La solicitud al Ayuntamiento se presentó el 17 de septiembre. En ella, la entidad reclamaba la aplicación de la normativa de Policía sanitaria mortuoria y de la Ley 26/1992, que reconoce el derecho de las comunidades islámicas a disponer de parcelas reservadas en cementerios municipales para realizar enterramientos conforme a sus preceptos religiosos. Sin embargo, la demanda judicial se interpuso el 27 de octubre, apenas 40 días después.
Ese plazo ha sido clave. El Ayuntamiento alegó en su recurso que aún no habían transcurrido los tres meses legalmente previstos para resolver la petición. También defendió que no había rechazado la solicitud, sino que había iniciado su tramitación y requerido la corrección de determinadas deficiencias.
En primera instancia, el Juzgado de lo Contencioso-Administrativo número 2 de Palma había estimado la demanda de la comunidad islámica. Consideró que la falta de respuesta municipal vulneraba el derecho a la libertad religiosa y de culto de sus miembros, y condenó al Ayuntamiento a conceder una zona del cementerio para enterramientos musulmanes, además de imponerle las costas con un límite de 1.000 euros.
Pero el TSJB corrige ahora ese criterio. Según la Sala, no basta con alegar la posible lesión de un derecho fundamental si no hay previamente un acto expreso, un acto presunto o una inactividad administrativa real que pueda llevarse ante el juez. Y, en este caso, el plazo administrativo seguía abierto.

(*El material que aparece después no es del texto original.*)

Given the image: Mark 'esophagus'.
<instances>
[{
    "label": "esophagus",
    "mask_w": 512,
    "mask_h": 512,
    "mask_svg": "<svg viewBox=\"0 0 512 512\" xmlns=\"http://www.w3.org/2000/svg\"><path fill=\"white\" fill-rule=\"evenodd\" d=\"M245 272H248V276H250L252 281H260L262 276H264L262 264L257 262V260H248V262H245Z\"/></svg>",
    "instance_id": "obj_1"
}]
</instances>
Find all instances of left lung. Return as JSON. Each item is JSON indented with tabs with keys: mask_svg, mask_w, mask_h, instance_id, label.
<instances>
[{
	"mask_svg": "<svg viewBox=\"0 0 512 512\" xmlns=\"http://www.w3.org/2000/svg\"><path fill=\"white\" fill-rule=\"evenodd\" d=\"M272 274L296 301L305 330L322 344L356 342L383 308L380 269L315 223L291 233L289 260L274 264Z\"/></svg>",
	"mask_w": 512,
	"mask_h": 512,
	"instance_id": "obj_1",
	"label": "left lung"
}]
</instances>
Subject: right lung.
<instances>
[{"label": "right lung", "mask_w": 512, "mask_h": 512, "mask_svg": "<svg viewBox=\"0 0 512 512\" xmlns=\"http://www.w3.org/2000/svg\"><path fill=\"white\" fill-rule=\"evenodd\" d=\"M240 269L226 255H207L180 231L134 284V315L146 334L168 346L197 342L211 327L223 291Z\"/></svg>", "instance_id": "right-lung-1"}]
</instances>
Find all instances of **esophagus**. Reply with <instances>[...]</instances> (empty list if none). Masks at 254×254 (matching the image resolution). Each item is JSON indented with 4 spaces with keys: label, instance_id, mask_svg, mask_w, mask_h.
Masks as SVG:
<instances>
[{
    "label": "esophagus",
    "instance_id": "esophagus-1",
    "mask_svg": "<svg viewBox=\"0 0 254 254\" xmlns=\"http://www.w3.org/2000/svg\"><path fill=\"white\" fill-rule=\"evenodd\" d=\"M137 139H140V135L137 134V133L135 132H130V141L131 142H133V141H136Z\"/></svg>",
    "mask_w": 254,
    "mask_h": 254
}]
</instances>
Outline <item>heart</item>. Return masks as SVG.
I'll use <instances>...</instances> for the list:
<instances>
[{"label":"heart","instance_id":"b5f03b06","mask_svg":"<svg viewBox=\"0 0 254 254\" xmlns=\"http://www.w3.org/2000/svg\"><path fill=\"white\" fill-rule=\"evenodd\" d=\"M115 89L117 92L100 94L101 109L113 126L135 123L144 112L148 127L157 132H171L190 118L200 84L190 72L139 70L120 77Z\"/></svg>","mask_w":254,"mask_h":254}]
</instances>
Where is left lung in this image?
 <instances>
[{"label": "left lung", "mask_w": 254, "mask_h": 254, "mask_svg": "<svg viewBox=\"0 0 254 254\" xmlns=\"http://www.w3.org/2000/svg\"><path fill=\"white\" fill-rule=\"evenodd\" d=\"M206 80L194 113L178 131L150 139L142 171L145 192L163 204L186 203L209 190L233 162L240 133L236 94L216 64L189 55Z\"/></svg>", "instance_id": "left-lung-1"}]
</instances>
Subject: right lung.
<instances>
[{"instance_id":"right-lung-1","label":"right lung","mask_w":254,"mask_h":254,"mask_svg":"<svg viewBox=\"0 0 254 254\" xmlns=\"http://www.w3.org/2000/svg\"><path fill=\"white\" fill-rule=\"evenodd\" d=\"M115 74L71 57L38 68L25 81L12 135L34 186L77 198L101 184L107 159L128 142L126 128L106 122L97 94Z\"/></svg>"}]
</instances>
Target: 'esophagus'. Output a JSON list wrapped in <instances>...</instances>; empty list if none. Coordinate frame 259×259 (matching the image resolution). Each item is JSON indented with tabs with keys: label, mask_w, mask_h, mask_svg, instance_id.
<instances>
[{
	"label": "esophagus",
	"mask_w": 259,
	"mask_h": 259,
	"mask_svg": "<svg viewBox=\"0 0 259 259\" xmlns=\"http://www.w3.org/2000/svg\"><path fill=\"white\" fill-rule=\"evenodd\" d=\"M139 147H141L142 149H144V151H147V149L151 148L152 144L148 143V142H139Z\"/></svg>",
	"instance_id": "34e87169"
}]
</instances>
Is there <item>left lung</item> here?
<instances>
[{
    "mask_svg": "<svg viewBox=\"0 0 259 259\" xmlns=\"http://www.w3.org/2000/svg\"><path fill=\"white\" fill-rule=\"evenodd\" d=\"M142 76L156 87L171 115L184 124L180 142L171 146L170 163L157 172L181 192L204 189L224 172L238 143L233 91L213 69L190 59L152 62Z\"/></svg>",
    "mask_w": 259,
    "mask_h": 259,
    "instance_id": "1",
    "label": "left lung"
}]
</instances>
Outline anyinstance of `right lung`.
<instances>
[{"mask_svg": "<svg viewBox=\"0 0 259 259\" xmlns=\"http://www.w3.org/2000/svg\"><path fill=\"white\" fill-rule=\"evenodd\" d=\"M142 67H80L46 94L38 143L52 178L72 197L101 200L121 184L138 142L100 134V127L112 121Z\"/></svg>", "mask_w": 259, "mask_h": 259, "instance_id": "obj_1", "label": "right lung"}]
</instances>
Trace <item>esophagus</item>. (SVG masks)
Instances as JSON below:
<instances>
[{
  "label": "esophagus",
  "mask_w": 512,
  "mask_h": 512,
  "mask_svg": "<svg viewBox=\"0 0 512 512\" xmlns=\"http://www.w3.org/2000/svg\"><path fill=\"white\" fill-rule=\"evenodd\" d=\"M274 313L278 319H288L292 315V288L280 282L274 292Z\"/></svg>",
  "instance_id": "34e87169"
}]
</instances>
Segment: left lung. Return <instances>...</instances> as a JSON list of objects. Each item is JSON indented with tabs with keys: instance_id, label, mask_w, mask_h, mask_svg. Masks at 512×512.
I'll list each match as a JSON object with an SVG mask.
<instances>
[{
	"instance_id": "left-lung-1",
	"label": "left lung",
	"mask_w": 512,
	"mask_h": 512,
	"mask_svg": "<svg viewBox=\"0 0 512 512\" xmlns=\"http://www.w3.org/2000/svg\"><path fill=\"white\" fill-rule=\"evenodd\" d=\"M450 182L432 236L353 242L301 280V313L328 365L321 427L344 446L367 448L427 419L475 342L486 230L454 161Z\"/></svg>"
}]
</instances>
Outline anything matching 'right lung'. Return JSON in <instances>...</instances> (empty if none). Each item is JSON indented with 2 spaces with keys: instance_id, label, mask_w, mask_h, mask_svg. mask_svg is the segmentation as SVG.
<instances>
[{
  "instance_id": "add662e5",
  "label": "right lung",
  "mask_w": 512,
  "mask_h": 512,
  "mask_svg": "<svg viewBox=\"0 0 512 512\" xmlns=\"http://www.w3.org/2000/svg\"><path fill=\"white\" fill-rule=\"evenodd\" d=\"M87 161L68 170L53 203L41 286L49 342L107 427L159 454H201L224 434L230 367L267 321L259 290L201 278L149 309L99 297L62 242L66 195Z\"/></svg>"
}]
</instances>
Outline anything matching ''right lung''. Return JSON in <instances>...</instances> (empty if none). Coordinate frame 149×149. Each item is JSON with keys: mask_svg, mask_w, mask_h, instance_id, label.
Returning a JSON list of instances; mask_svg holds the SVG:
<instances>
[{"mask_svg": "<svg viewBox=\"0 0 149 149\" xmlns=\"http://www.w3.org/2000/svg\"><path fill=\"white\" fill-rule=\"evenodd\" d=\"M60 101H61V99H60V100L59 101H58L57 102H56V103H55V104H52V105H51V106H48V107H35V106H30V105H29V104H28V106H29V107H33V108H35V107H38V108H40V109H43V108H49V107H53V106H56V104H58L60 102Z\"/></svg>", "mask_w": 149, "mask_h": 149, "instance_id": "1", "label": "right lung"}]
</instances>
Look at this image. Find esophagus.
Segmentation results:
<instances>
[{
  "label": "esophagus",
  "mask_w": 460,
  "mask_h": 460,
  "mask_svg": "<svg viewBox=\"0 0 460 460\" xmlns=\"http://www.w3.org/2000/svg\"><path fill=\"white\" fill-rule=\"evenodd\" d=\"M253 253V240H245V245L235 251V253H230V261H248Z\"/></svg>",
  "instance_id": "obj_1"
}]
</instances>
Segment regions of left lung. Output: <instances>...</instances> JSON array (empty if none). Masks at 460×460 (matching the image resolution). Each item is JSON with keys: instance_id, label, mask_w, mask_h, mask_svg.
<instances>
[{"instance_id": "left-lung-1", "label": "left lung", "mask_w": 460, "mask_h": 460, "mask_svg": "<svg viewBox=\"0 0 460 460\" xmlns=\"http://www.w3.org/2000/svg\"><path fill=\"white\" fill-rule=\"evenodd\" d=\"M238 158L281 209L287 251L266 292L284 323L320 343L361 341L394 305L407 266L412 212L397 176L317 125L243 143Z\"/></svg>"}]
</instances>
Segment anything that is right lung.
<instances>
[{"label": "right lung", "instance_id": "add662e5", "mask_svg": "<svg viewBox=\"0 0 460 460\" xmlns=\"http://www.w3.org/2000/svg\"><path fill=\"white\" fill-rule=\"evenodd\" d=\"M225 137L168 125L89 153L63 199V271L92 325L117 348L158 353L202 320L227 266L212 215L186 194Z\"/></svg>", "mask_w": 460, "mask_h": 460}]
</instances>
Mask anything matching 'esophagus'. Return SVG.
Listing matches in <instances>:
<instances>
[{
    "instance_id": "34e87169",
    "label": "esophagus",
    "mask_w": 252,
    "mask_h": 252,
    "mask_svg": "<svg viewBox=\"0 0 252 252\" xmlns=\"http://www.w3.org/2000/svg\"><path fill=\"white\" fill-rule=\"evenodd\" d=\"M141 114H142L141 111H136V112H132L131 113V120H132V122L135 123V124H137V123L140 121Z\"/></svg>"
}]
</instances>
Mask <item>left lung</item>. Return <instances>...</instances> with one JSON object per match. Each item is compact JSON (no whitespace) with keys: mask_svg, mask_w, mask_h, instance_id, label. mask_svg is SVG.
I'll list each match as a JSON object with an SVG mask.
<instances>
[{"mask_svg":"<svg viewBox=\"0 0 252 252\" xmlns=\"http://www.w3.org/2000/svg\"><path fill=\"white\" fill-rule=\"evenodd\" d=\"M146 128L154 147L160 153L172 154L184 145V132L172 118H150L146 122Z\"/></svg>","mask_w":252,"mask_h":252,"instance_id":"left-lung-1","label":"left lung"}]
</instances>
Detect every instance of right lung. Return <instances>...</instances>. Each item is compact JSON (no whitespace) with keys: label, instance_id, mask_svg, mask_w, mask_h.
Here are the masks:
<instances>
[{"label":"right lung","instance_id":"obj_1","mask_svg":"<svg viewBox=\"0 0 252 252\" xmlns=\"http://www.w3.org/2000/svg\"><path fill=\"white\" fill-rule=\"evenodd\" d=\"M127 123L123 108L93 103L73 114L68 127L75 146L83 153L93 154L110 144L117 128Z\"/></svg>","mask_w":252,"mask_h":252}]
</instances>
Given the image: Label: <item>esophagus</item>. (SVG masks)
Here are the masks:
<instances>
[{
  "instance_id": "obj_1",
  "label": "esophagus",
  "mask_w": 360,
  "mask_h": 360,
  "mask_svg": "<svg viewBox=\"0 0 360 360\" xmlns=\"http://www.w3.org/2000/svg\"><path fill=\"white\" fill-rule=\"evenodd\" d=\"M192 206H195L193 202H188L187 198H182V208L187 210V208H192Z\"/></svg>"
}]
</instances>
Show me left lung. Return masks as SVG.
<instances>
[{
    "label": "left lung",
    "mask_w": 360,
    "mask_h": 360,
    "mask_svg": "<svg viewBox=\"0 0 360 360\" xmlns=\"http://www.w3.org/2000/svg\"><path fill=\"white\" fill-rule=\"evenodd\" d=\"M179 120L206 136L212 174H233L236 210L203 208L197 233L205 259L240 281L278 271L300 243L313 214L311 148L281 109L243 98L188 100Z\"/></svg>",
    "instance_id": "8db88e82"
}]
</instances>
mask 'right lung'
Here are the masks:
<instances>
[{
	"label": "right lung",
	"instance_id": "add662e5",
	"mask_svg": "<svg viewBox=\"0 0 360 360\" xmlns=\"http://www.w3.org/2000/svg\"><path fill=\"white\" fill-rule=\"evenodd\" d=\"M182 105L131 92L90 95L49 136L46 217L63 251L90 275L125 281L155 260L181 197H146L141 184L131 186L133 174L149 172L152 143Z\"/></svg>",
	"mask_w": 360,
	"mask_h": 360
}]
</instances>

El tribunal también subraya que la reserva de parcelas no es una decisión automática. Requiere un procedimiento, una valoración técnica y la concreción de cuestiones que la Ley 26/1992 no detalla: cuántas parcelas deben reservarse, qué superficie corresponde, qué características deben reunir o qué canon tendría que abonarse.
Además, la sentencia recuerda que el 10 de diciembre, todavía dentro del plazo legal, el Ayuntamiento dictó una providencia de Alcaldía solicitando a la comunidad islámica que subsanara deficiencias. Según el tribunal, ese requerimiento no consta atendido.
La resolución no cierra el debate de fondo sobre los enterramientos islámicos en cementerios municipales. Lo que sí deja claro es que, para exigir judicialmente una actuación de la Administración, primero debe haberse completado el cauce administrativo necesario. En este caso, para el TSJB, la demanda llegó antes de tiempo.